* Problems *
**1)** Reproduce, word for word, the part of the passage on beats that opens with the words containing "- Rise and fall" and closes with "is n = n1-n2.".
**2)** Name every letter symbol used in the passage on beats, and state what each one represents.

* Source text *
——————————

Superposition Of Waves Beats
When two progressive waves with equal or nearly equal amplitudes, but with a slight difference in then- frequencies, move in the same direction and superpose in a region of space, the amplitude and intensity of the resultant wave increase and decrease periodically. This phenomenon is known as beats.
Beats Experiment: Let two tuning forks of the same frequency be kept on a hollow box. If the two forks are vibrated simultaneously, nothing special is observed in the emitted sound. Now, one arm of one of the forks is waxed slightly. Thus the frequency of this fork decreases slightly.
The two forks are vibrated again simultaneously keeping them close to each other. It is observed that the loudness of the emitted sound rises and falls periodically. This phenomenon is known as beats.
Characteristics Of Beats:
- Two progressive waves with equal or nearly equal amplitudes, but differing slightly in frequencies are allowed to superpose. The resultant amplitude rises and falls periodically and beats are formed.
- Rise and fall of resultant amplitude result in rise and fall of intensity. This corresponds to periodic increments and decreases of the loudness for sound waves and the brightness for light waves.
- If the resultant intensity goes to maximum (or minimum) n times per second, then n is called the number of beats per second or beat frequency. It is equal to the difference in the frequencies of the component waves, i.e., if n1 and n2 are the component frequencies (n1>n2), the beat frequency is n = n1-n2.

——————————

* Records *

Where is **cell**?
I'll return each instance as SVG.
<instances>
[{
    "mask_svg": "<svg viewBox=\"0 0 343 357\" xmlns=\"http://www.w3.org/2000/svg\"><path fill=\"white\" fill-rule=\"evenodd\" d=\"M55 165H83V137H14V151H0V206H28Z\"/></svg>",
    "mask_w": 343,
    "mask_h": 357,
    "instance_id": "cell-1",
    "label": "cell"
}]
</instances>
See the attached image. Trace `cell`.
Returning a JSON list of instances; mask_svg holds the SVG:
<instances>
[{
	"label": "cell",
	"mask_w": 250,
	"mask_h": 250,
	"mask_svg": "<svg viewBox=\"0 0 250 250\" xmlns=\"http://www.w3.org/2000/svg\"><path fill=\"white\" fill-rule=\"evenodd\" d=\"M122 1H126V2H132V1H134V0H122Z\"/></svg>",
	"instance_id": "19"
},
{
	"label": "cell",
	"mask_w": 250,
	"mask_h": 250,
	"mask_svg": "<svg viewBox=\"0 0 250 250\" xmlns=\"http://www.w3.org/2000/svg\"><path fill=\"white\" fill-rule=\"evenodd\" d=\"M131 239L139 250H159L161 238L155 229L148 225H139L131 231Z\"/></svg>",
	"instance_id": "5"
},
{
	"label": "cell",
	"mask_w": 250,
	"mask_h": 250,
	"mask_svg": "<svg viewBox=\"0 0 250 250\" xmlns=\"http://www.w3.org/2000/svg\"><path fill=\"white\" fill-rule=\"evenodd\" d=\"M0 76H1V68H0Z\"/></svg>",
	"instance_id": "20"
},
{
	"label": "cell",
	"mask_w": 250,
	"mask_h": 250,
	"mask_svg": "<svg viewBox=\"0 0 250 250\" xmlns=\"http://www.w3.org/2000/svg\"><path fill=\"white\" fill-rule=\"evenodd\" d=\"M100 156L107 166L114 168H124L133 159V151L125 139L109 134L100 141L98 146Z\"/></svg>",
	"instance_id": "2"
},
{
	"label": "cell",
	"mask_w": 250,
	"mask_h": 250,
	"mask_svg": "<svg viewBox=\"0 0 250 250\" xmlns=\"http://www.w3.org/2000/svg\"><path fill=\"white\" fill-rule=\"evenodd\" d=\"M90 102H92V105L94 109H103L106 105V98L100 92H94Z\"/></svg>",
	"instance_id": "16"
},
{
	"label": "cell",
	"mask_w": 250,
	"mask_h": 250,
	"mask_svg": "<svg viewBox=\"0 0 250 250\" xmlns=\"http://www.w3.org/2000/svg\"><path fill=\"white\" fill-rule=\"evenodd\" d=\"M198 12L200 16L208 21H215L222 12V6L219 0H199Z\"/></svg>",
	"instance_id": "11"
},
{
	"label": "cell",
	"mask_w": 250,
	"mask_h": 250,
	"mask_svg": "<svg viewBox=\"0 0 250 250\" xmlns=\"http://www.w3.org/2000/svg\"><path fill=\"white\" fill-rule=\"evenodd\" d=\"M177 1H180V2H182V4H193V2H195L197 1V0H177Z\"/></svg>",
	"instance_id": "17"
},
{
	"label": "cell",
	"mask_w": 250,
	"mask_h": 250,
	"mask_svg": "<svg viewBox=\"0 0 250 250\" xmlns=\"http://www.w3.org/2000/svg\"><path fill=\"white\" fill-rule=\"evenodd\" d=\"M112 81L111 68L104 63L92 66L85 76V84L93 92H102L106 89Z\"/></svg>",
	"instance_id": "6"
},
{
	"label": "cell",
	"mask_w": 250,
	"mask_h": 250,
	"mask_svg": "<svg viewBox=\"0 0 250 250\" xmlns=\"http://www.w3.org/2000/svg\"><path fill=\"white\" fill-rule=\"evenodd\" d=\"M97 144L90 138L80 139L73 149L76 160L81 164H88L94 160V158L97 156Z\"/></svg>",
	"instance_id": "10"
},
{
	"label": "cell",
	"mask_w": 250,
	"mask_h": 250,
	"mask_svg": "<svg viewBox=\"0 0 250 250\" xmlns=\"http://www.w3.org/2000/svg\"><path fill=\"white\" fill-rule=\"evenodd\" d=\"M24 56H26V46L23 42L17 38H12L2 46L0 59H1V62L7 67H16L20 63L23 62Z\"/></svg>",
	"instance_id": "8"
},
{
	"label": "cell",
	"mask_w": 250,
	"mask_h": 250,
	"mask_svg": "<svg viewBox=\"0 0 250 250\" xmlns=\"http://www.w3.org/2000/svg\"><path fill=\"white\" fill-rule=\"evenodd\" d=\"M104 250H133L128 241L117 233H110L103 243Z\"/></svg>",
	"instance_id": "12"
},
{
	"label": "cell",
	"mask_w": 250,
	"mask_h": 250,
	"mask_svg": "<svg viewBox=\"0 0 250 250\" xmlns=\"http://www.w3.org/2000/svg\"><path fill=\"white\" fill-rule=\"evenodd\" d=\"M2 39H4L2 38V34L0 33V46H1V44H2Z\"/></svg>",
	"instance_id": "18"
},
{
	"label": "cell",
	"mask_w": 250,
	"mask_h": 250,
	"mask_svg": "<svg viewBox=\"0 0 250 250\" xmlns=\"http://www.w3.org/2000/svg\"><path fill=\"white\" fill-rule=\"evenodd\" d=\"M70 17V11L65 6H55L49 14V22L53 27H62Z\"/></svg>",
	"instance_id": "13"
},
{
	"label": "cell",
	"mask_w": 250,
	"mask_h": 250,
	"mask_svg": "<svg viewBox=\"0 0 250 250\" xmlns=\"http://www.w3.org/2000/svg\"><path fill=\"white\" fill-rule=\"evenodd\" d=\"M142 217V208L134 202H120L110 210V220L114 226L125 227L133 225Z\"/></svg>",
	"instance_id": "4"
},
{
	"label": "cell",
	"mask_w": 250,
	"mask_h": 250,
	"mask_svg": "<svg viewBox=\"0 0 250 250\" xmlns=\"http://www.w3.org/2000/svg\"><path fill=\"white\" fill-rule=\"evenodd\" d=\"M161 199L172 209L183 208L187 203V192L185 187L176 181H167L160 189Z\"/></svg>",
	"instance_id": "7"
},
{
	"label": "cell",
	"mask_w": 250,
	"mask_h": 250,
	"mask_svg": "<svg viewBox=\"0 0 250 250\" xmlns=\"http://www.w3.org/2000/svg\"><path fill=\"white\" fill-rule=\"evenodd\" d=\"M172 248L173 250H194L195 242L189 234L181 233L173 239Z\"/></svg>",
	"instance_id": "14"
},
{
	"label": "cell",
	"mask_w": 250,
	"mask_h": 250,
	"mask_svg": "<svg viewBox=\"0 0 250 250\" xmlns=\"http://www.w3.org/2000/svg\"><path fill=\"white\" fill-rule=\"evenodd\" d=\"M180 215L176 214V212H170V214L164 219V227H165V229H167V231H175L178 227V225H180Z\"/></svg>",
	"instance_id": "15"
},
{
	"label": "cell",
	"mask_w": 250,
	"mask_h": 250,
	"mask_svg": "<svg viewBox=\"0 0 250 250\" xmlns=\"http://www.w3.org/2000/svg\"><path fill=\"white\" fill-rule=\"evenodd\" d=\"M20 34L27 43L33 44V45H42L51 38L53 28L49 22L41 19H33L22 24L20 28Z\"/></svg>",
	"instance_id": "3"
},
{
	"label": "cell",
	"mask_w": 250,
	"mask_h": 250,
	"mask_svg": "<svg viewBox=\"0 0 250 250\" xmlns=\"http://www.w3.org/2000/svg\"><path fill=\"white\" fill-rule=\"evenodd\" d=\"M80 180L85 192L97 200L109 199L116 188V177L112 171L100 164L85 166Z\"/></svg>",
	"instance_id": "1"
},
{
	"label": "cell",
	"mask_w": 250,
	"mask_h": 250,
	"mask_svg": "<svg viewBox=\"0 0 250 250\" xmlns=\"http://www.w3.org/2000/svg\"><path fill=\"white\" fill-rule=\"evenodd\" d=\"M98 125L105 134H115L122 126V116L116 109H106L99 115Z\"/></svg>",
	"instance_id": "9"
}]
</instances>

——————————

* Results by task *
**1)**
- Rise and fall of resultant amplitude result in rise and fall of intensity. This corresponds to periodic increments and decreases of the loudness for sound waves and the brightness for light waves.
- If the resultant intensity goes to maximum (or minimum) n times per second, then n is called the number of beats per second or beat frequency. It is equal to the difference in the frequencies of the component waves, i.e., if n1 and n2 are the component frequencies (n1>n2), the beat frequency is n = n1-n2.

**2)**
- n: the number of beats per second, or beat frequency
- n1: one of the component frequencies, the larger of the two
- n2: the other component frequency, the smaller of the two